Nikki, the culinary queen tagged me and I must do as she says...

OK now on to question answering..
What were you doing 10 years ago?
Ten years ago was one of the worst times of my life. I had been in terrible car accident several months prior and was still recovering. Thank goodness all *that* is over!
What were you doing 1 year ago? Last January I was getting ready to plan an awesome wedding - mine!

Five snacks you enjoy:
1. Cheese
2. Cottage Cheese
3. Fruit
4. Popcorn
5. Raw veggies

Five songs that you know all the lyrics to:

Since I know lots of lyrics I will post songs for which I should be ashamed for knowing all the words...
1. Achy Breaky Heart
2. Living on a Prayer
3. Careless Whisper
4. Ice Ice Baby
5. Do You Really Want to Hurt Me?

Five things you would do if you were a millionaire:
1. Buy a house
2. Buy a few new things :D
3. Invest
4. Take a vacation
5. Make some babies

Five bad habits:
Only five??
1. Oversleeping

2. Not finishing my knitting projects when I start them
3. Procrastination (which includes this survey)
4. Snacking all the freaking time!
5. Not updating my blog

Five things you like doing:
1. Sleeping (preferably with the hubs)
2. Eating - see above bad habits
3. Knitting - see about bad habits
4. Reading
5. Hanging with friends and laughing our hineys' off!

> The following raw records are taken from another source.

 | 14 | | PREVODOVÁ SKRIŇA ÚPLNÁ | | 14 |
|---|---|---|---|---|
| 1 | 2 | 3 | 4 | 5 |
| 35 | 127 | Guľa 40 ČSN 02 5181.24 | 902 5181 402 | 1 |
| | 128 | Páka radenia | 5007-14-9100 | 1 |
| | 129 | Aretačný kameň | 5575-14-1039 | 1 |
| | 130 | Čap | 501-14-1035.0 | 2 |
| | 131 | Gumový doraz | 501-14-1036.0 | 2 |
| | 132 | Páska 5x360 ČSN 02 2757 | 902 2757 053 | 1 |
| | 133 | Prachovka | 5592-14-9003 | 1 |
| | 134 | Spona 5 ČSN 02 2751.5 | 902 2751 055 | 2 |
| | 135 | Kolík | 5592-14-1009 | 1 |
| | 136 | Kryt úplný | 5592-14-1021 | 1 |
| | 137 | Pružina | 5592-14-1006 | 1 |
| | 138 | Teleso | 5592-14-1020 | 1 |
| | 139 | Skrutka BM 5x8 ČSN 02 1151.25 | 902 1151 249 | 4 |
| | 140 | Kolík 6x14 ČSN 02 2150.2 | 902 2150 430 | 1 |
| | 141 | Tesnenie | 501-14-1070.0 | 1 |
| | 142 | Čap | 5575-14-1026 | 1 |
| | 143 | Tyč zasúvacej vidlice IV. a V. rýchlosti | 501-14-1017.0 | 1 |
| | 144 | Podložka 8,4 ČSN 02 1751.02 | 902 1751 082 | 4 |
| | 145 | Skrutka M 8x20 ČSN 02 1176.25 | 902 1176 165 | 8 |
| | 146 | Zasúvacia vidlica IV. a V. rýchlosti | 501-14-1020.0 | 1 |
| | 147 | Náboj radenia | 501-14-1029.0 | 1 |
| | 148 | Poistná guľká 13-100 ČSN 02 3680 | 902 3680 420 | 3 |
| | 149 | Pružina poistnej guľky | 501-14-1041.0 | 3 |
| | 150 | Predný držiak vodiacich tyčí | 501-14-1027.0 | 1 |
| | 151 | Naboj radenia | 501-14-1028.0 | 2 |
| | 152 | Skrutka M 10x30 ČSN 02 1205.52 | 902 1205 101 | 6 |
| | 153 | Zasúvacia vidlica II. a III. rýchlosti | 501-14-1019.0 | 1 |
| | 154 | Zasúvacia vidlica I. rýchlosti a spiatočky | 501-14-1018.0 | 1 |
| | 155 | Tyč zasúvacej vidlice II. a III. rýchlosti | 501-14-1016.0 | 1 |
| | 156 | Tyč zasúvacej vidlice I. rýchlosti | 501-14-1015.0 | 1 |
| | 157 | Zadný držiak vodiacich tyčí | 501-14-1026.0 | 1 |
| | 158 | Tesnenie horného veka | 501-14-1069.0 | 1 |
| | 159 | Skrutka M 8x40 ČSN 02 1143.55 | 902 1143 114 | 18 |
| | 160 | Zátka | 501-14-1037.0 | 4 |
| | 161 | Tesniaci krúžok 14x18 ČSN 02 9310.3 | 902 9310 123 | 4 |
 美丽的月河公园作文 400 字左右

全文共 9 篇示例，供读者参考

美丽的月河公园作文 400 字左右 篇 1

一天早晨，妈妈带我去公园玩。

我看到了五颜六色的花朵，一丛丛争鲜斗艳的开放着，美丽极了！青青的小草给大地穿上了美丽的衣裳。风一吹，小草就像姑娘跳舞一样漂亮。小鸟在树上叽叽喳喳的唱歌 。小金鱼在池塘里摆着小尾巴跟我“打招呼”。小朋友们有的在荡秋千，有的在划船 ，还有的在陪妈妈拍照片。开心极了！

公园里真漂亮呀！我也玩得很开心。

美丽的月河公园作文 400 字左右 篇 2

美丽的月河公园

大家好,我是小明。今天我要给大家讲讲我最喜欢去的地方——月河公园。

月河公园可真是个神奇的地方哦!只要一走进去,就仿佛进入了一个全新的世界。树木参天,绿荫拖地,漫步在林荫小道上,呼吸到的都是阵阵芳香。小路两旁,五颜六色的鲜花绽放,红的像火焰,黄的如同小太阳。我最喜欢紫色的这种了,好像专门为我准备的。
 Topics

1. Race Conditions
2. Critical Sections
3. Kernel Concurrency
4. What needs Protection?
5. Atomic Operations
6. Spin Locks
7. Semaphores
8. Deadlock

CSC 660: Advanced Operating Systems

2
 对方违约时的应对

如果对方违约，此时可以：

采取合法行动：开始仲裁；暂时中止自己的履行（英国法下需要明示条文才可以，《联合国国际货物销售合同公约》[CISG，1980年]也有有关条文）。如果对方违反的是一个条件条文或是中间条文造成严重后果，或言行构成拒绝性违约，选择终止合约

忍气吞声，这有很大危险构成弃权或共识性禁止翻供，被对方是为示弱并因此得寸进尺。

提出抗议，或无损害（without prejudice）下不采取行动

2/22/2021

Five things you would never wear again:
1. Acid wash jeans

2. Jellies
3. Braces
4. Overalls (unless preggers. They are only cute on toddlers and preggers)
5. 4 inch heels. I can't :(

Five favorite toys:
1. KA Mixer
2. All my knitting goodies
3. DVR
4. Hubs...can't think of 5...

I'm supposed to tag some friends but I think everyone who would possibly read this has already been tagged.